> [Aim of the task] Identify each line of the records below that contains the word "point", and copy those lines.
------ Data
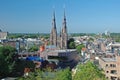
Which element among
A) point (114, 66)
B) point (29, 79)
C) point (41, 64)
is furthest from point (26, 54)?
------------
> [Exercise answer]
A) point (114, 66)
B) point (29, 79)
C) point (41, 64)
is furthest from point (26, 54)?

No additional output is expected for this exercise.